The. Shortest. Fiction.
January 10, 2012 12:07 PM   Subscribe

For those of us with really short attention spans.
posted by nospecialfx (19 comments total) 8 users marked this as a favorite
 
As I clicked through page after page of images on Corbis.com I wondered what turn had lead my once-promising creative career to this new low.
posted by nathancaswell at 12:11 PM on January 10, 2012


tl;dr
posted by lalochezia at 12:15 PM on January 10, 2012 [1 favorite]


tl;dr
posted by Floydd at 12:17 PM on January 10, 2012


I love postcard fiction, and there is some decent stuff on there, but nothing beats Hemingway's flash fiction: "For sale: baby shoes, never worn."*

*May not have actually been written by Hemingway.
posted by asnider at 12:17 PM on January 10, 2012 [2 favorites]


I love those images on the main page where the words just fade out the way my attention does when I start reading stuff.
posted by aubilenon at 12:17 PM on January 10, 2012 [1 favorite]


Man, is 100 Words still going? Maybe I'll do February.
posted by Decani at 12:19 PM on January 10, 2012




People with short attention spans are also easily distracted by vibrant images. Thanks for making it even more difficult to read. And making me feel like an even worse reader.
posted by LoudMusic at 1:11 PM on January 10, 2012


The last man on earth sat in his room. Suddenly there was a knock on the door.

Not the shortest science fiction story ever told.
posted by MartinWisse at 2:02 PM on January 10, 2012


The last man on earth sat in his room. Suddenly there was a knock on the door.

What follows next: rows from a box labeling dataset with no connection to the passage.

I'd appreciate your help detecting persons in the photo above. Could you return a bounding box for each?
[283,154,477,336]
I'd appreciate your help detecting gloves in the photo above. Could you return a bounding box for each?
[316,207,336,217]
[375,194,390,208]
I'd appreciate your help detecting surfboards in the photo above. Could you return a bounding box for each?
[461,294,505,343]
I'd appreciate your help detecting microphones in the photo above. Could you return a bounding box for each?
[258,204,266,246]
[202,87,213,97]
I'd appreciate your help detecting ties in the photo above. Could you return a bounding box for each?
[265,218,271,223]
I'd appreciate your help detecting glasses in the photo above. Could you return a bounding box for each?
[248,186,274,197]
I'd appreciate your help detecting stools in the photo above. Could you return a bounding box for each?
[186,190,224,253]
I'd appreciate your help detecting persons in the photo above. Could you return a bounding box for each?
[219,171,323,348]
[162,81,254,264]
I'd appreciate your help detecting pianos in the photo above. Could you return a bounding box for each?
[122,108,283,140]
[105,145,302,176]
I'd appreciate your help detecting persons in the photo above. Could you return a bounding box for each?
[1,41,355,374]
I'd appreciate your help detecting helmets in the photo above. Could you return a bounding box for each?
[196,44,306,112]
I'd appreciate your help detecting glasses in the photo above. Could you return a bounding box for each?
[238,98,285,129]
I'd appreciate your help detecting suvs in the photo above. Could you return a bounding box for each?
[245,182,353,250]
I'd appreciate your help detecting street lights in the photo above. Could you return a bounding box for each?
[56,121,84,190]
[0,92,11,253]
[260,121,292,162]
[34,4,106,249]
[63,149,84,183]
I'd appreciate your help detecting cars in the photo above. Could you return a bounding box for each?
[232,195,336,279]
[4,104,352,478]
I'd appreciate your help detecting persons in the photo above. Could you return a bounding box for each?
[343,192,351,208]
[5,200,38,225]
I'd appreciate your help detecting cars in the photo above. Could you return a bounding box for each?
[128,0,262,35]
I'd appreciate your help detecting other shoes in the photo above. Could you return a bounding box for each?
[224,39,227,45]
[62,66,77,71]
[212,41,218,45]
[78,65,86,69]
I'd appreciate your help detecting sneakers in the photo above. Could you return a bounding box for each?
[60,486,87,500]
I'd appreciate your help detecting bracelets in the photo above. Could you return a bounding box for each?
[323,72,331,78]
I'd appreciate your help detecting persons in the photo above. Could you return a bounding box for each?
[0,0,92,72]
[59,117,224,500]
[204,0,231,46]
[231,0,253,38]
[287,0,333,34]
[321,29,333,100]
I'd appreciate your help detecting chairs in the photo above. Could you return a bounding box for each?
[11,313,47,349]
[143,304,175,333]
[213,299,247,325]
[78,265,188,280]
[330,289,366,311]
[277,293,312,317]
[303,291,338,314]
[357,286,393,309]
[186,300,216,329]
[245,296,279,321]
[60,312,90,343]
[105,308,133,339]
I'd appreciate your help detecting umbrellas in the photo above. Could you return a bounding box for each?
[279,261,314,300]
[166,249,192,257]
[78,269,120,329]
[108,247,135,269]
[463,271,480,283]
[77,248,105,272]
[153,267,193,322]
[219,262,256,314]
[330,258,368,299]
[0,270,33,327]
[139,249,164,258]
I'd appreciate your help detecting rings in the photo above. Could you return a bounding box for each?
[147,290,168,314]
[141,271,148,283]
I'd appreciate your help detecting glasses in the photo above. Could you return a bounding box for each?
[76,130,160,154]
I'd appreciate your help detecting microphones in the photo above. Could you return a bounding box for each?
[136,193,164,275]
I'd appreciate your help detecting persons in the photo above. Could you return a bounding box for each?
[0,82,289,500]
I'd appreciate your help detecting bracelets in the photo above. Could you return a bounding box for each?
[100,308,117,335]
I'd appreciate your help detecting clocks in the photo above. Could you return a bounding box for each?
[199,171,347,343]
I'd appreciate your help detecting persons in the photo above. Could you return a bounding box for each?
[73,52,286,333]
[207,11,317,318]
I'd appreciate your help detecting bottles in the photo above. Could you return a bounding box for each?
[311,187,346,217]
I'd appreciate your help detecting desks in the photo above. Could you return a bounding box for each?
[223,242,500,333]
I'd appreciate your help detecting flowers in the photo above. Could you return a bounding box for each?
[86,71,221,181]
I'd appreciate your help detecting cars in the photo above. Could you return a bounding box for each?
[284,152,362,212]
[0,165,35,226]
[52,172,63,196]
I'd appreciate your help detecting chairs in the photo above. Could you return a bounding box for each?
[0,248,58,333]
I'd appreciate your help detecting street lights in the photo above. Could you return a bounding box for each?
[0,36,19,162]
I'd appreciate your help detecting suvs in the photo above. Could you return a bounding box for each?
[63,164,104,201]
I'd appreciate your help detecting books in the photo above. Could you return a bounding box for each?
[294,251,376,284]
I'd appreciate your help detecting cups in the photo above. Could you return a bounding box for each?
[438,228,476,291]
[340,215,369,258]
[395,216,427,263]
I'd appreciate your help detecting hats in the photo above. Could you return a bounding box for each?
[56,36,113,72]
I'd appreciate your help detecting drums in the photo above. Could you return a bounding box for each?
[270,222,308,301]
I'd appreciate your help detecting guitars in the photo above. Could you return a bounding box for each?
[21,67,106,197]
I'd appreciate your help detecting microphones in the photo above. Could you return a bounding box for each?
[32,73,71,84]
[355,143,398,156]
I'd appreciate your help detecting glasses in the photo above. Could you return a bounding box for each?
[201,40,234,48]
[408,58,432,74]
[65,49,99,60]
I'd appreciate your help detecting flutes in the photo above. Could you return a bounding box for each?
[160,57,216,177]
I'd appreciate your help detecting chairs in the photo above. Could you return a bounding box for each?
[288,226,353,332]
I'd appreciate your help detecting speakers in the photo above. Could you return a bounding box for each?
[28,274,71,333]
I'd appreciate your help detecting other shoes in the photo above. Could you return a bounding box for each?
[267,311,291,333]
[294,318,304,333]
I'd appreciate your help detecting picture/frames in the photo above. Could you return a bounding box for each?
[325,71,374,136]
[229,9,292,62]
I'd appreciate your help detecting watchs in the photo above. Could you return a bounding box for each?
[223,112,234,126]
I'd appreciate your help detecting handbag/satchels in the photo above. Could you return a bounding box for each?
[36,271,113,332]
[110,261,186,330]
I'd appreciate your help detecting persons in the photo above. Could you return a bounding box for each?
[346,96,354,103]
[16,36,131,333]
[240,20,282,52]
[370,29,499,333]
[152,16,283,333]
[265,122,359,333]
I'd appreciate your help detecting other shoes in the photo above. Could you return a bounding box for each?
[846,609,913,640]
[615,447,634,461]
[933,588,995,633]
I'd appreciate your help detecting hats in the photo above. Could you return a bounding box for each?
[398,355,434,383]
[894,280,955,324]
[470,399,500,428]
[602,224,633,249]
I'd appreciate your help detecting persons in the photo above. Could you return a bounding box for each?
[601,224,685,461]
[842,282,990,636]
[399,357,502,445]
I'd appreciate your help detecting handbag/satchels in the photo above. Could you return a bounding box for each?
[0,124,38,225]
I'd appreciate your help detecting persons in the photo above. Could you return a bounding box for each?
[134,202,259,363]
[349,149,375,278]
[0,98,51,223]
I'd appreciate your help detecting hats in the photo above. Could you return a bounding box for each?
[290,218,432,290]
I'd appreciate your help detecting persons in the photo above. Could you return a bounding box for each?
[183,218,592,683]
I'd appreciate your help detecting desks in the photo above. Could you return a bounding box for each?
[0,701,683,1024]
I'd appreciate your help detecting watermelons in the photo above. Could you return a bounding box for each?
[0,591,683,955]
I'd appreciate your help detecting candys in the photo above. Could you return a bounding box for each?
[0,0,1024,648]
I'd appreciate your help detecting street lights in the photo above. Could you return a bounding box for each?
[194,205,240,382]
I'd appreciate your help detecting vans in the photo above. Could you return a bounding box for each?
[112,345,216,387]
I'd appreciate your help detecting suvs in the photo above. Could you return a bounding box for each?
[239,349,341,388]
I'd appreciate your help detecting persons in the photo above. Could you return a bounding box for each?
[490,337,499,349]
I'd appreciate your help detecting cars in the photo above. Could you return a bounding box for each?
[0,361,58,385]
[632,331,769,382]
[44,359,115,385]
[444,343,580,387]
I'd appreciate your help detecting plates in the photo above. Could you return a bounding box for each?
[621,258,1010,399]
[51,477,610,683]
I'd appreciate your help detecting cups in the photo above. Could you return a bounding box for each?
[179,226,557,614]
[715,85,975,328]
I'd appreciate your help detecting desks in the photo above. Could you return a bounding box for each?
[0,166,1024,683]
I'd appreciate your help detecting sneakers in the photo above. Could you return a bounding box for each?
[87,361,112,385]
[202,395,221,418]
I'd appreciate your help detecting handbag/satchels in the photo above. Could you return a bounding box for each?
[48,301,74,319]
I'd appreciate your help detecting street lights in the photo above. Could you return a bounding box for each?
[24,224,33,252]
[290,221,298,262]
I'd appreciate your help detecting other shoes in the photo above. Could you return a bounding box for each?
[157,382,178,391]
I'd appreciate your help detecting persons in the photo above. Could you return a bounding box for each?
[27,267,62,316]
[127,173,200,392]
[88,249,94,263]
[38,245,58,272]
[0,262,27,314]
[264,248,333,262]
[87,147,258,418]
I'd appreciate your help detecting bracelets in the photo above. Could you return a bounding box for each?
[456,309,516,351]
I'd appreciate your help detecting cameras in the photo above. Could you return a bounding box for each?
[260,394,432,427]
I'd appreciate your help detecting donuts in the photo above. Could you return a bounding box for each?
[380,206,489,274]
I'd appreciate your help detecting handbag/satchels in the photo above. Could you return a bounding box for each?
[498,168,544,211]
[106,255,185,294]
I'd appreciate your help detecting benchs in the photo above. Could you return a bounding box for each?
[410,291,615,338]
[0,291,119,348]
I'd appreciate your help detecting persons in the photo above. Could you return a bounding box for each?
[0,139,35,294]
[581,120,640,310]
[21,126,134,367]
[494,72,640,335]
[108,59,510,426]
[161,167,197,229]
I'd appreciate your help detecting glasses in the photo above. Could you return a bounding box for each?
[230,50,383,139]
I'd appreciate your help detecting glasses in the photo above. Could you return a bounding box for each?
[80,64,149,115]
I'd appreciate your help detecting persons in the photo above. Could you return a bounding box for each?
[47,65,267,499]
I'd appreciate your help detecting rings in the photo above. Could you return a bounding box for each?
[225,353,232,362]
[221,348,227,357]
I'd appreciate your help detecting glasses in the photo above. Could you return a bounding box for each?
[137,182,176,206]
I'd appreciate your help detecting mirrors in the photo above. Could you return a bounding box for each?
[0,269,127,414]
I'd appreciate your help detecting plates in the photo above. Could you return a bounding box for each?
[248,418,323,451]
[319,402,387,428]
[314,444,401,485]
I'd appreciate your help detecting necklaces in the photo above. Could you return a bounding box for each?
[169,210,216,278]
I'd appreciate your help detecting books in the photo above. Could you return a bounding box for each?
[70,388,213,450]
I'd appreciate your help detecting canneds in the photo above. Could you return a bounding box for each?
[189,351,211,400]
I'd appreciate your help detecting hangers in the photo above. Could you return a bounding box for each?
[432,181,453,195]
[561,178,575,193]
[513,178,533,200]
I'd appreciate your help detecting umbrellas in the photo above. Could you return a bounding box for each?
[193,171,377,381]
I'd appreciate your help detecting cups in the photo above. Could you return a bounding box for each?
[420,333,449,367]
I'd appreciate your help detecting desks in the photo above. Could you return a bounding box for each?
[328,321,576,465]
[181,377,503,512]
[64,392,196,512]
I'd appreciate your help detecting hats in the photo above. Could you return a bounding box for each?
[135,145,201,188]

That's when the last woman on Earth entered. And thus began the final letter to Penthouse Forum in the history of the world.
posted by asnider at 2:09 PM on January 10, 2012 [1 favorite]


Time ended. Yesterday.

(Sorry, don't recall the author. Delaney?)
posted by SPrintF at 5:51 PM on January 10, 2012


When he woke up, the dinosaur was still there. (or something like that, the shortest SF story)
posted by dhruva at 6:03 PM on January 10, 2012


The Shortest Sci-Fi

"This device has the capability of totally altering reality, if it hasn't already", said the iguana.

The glitch in the time machine became obvious well before his multiples filled the room.

"Based on my research, I don't think we should ever attempt to contact the beings on this planet". (version one: said the Earth scientist, version two: said the scientist about Earth)
posted by oneswellfoop at 6:30 PM on January 10, 2012


MartinWisse: "The last man on earth sat in his room. Suddenly there was a knock on the door. "

Ah, that's explicitly referenced in one of the stories in the SF collection, but I don't have it to hand, unfortunately.
posted by Chrysostom at 6:44 PM on January 10, 2012


I clicked on the link, saw "shortest fiction" in the titlebar while the page was loading it's white & black stripes, realized what it was, that I'd seen it before a couple years back, wasn't interested, and hit the back button before any text had actually rendered yet on the page.

True story.
posted by lastobelus at 2:20 AM on January 11, 2012


There once was a man from Hong Kong,
For whom limericks were much too long.
posted by TheSecretDecoderRing at 2:56 AM on January 11, 2012


ts;dr
posted by marsha56 at 3:58 AM on January 11, 2012 [1 favorite]


Yes, indeed.
posted by Scattercat at 12:23 PM on January 11, 2012


I do love short short fiction, and flash fiction, bang zoom, in and out fast. Obviously it's not worth a flip if it's not carried off but when it is carried off, when a writer can tell a story in xxx amount of words, it's great.

In so many collection so short stories, the stories are long/too long maybe, and only upon really digging into them do I find that I maybe wish I'd not spent that time with them, but flash fiction, hey, if it blows, I'm out ten minutes or fifteen maybe.